本文
——————
2025年9月12日金曜日

理想を超えて:高精度SPICEモデルの価値

 


SPICEモデルの活用メリット

1. SPICEとは何か

  • 定義: SPICEは「Simulation Program with Integrated Circuit Emphasis」の略であり、「ICのためのシミュレーション・プログラム」を意味します。元々は集積回路(IC)開発のために作られたシミュレータですが、現在では広範な回路設計に利用されています。
  • 起源と現状: SPICE自体はカリフォルニア大学バークレー校で開発された無償のソフトウェア(研究開発結果)です。現在市場に出回っているSPICEは、このプログラムを基盤に、演算の高速化、グラフ描画機能、回路図描画機能といった便利な機能(GUI)が付加されたものです。
  • 主なシミュレータ:
  • LTspice (リニアテクノロジー社): 同社の半導体拡販のために無償で提供されており、制約が少なく汎用性が高いため、急速に普及しています。
  • PSpice A/D (ケイデンス社): OrCADシリーズの一部で、パッケージ価格は約130万円です。
  • Micro-Cap (Spectrum Software): シミュレーション専用ツールで約90万円。CQ出版から簡易版が約2万円で販売されています(小規模回路向け)。

2. SPICEでできることとメリット

SPICEを活用することで、回路設計において以下のメリットが得られます。
——————
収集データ
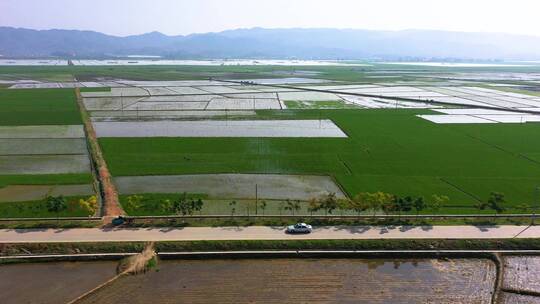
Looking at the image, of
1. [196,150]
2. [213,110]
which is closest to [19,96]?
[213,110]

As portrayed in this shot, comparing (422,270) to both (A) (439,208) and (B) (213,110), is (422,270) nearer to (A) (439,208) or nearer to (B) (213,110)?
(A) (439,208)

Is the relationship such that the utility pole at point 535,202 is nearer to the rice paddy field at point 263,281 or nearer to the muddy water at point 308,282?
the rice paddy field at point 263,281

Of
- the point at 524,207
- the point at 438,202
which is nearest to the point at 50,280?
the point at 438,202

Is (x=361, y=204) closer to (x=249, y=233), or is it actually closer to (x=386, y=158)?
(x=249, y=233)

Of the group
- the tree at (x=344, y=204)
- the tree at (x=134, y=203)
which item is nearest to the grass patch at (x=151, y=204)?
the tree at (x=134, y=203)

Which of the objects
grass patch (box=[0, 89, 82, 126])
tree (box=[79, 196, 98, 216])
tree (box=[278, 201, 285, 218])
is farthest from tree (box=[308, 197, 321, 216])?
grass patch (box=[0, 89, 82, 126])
——————
指示 1
SPICEの解説文で「主なシミュレータ」として挙げられているソフトウェアの名前をすべて書き出せ。
指示 2
SPICEの解説文のうち、「1. SPICEとは何か」を含む語句で始まり「SPICEを活用することで、回路設計において以下のメリットが得られます。」で終わる部分を、「回路設計」を「電子回路の設計」に置き換えて書き直せ。
指示 3
SPICEの解説文を、最後の文の後から書き継げ。
レコードはこの作業には関わらない。

解答 1
LTspice
PSpice A/D
Micro-Cap

解答 2
1. SPICEとは何か

  • 定義: SPICEは「Simulation Program with Integrated Circuit Emphasis」の略であり、「ICのためのシミュレーション・プログラム」を意味します。元々は集積回路(IC)開発のために作られたシミュレータですが、現在では広範な電子回路の設計に利用されています。
  • 起源と現状: SPICE自体はカリフォルニア大学バークレー校で開発された無償のソフトウェア(研究開発結果)です。現在市場に出回っているSPICEは、このプログラムを基盤に、演算の高速化、グラフ描画機能、回路図描画機能といった便利な機能(GUI)が付加されたものです。
  • 主なシミュレータ:
  • LTspice (リニアテクノロジー社): 同社の半導体拡販のために無償で提供されており、制約が少なく汎用性が高いため、急速に普及しています。
  • PSpice A/D (ケイデンス社): OrCADシリーズの一部で、パッケージ価格は約130万円です。
  • Micro-Cap (Spectrum Software): シミュレーション専用ツールで約90万円。CQ出版から簡易版が約2万円で販売されています(小規模回路向け)。

2. SPICEでできることとメリット

SPICEを活用することで、電子回路の設計において以下のメリットが得られます。

解答 3
  • 設計検証: 実際の回路を製作することなく、設計した回路のあらゆる部分の電圧や電流波形を観測できます。
  • コスト削減:
  • 高価な測定器(オシロスコープ、電源装置、ファンクションジェネレータ、電流プローブなど)が不要になります。「高価な測定器も不要で波形観測できます」。特にLTspiceはツール代が無償です。
  • 安全性向上:
  • シミュレーションであるため、部品の破損、感電、火災のリスクがありません。「SPICEはシミュレーションなので、部品を壊す恐れ も、感電する恐れも、火災の恐れもありません. もちろんPCが壊れることもありません。」特に数千Vを扱う強電回路の設計において、実際の試作・試験に伴う危険を回避できます。
  • 設計効率化:
  • 試作と測定を繰り返す従来の設計プロセスを大幅に改善します。SPICEを使えば、「回路を設計する→シミュレーションする→回路を修正する→ シミュレーションする→設計ミスがない状態で試作に移れる」という流れが可能になります。
  • これにより、「試作の回数を削減することで、トータルコストと設計 時間の削減が可能」となり、設計品質も向上します。

3. SPICEの限界とSPICEモデルの重要性

SPICEは万能ではありません。

  • 理論値との乖離: SPICEはあくまで理論に基づいた計算を行うシミュレーションであり、「理論どおりの結果しか得られません。実物の挙動と は異なった結果が得られます」。回路図通りに入力しても教科書的な波形しか得られない場合があります。
  • モデルの質: 「シミュレーションと実値が異なるのは、シミュレー ション・モデルの作り方が悪いだけ!モデルが正 しければシミュレーション結果と実値は一致する」という考え方があり、この「正しいモデル」が重要になります。

4. SPICEモデルとは

  • 定義: SPICEモデルは、「実際に存在する電子部品そのものの挙動を真似る、プログラムの「部品」」です。中身は等価回路モデルで記述されます。
  • 作成方法:
  • OPアンプなどのICは、データシートの仕様から値を導出してモデルが作られます。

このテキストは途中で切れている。